Too Many Men: A Novel
A brilliant tour de force that showcases Lily Brett's distinctive voice, flawless way with words, and acute sense of character and setting, Too Many Men is a fresh, penetrating novel filled with sensitivity, emotional complexity, and irreverent wit.
Ruth Rothwax a successful, independent, New York woman with her own business, Rothwax Correspondence, can find order and meaning in the words she writes for other people -- condolence letters, thank-you letters, even you-were-great-in-bed letters. But as the devoted daughter of Edek Rothwax, an Auschwitz survivor with a somewhat idiosyncratic approach to the English language. Ruth can find no words to tell her understand the loss her family experienced during World War II.
Ruth is obsessed with the idea of returning to Poland with her father, Edek, but she doesn't quite understand why she feels this so intensly.
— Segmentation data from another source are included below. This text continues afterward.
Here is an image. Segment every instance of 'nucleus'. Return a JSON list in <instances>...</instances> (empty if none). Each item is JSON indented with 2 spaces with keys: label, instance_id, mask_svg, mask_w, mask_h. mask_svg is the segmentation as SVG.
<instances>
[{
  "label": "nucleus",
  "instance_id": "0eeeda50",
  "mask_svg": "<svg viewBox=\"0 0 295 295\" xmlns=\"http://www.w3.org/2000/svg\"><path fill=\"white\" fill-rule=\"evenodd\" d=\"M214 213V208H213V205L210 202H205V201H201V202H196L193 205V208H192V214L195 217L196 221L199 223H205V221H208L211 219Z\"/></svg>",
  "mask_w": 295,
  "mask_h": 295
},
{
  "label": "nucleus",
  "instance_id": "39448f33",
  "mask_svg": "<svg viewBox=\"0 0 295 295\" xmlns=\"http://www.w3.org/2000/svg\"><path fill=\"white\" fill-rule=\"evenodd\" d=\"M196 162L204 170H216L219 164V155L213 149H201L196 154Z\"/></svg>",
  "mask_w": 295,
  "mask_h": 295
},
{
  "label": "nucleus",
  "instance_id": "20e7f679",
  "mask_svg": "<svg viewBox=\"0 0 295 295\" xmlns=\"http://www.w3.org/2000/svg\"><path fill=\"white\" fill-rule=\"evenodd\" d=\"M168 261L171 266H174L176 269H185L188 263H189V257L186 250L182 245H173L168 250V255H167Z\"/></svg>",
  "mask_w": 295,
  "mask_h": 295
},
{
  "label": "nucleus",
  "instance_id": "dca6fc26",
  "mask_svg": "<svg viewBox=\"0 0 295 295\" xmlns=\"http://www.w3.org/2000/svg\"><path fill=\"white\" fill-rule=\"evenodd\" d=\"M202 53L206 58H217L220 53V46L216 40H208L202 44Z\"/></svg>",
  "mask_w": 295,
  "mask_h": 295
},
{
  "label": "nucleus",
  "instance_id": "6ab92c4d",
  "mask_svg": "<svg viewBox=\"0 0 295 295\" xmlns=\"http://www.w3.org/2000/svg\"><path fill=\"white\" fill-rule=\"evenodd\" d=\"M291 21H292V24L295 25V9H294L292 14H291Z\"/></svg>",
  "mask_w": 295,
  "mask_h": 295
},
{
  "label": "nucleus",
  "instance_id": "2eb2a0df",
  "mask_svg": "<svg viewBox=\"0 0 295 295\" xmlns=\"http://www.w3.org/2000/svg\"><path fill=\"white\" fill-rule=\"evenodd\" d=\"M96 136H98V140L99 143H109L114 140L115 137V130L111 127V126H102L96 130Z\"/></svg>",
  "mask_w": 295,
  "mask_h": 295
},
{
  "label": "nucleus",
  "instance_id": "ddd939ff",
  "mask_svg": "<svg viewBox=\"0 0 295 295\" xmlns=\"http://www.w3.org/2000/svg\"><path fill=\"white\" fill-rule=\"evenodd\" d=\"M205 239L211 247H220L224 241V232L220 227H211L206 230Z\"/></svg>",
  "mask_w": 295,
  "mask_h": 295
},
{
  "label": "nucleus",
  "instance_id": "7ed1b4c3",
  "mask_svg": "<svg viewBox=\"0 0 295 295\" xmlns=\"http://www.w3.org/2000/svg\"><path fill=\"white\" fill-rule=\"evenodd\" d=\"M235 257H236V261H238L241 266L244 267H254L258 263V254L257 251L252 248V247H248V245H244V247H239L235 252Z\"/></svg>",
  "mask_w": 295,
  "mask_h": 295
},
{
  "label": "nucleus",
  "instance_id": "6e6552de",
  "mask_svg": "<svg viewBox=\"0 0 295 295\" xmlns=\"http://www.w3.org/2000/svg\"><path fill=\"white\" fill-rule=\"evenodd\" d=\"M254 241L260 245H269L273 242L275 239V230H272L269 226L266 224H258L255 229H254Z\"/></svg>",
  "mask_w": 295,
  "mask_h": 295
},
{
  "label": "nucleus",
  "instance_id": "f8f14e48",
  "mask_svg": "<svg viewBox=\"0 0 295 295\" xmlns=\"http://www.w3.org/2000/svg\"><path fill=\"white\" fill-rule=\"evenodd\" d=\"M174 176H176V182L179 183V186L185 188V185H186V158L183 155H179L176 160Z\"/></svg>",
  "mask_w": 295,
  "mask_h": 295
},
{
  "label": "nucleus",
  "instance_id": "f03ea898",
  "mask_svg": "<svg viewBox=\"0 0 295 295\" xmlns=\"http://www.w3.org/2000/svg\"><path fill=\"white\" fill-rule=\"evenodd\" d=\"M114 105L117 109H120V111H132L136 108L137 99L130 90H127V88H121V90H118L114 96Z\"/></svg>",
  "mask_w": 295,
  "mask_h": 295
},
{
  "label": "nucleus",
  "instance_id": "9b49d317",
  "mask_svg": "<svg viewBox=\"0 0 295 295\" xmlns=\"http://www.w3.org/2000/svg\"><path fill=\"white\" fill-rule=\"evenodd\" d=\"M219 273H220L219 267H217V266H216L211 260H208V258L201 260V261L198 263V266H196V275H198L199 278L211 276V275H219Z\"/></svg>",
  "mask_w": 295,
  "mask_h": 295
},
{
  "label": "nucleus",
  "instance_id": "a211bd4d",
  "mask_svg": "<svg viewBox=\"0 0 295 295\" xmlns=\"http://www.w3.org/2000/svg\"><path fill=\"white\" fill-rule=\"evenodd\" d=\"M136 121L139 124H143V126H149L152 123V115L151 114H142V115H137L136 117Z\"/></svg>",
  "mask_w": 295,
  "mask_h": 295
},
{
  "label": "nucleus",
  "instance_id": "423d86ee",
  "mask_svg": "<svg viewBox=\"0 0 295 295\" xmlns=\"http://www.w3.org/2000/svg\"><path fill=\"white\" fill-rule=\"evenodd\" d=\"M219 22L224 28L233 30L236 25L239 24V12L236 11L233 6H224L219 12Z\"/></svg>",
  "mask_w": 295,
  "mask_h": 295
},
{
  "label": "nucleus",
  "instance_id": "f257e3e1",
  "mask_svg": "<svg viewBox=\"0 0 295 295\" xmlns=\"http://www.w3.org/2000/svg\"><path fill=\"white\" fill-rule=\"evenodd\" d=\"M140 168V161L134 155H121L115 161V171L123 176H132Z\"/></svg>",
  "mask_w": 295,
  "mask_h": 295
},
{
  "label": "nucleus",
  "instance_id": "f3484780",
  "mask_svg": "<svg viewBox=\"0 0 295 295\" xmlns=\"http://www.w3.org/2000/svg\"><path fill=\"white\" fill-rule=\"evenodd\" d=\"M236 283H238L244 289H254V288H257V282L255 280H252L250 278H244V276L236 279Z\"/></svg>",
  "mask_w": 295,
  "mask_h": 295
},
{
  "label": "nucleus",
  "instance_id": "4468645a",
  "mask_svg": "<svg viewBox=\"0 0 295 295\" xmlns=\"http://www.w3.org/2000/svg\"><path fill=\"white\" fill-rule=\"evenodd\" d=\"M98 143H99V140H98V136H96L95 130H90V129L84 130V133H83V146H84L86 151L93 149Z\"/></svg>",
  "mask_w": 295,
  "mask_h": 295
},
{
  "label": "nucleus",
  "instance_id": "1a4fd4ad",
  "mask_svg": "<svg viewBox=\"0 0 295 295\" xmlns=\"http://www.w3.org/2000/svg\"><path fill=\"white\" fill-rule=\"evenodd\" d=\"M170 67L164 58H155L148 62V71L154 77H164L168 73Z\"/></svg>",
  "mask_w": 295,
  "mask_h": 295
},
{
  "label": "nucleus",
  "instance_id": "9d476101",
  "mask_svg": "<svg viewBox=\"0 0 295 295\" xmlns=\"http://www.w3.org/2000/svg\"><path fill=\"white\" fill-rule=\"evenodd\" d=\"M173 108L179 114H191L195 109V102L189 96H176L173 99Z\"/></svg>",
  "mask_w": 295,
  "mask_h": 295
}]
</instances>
To make sense of her family's past -- and the way her parents' lives were suddenly torn apart by the Nazis -- yes. To visit the places where her beloved mother and father lived and almost died, certainly. But there's more to this trip than Ruth's extraordinary perceptiveness can identify. By facing Poland and the past, she can confront her own future.
The gripping story of a woman's search for memory and meaning, and the reconciliation of present and past within the complicated fabric of family, Too Many Men is an evocative exploration of the reverberations of loss and a remarkable journey of the heart that no reader will easily forget.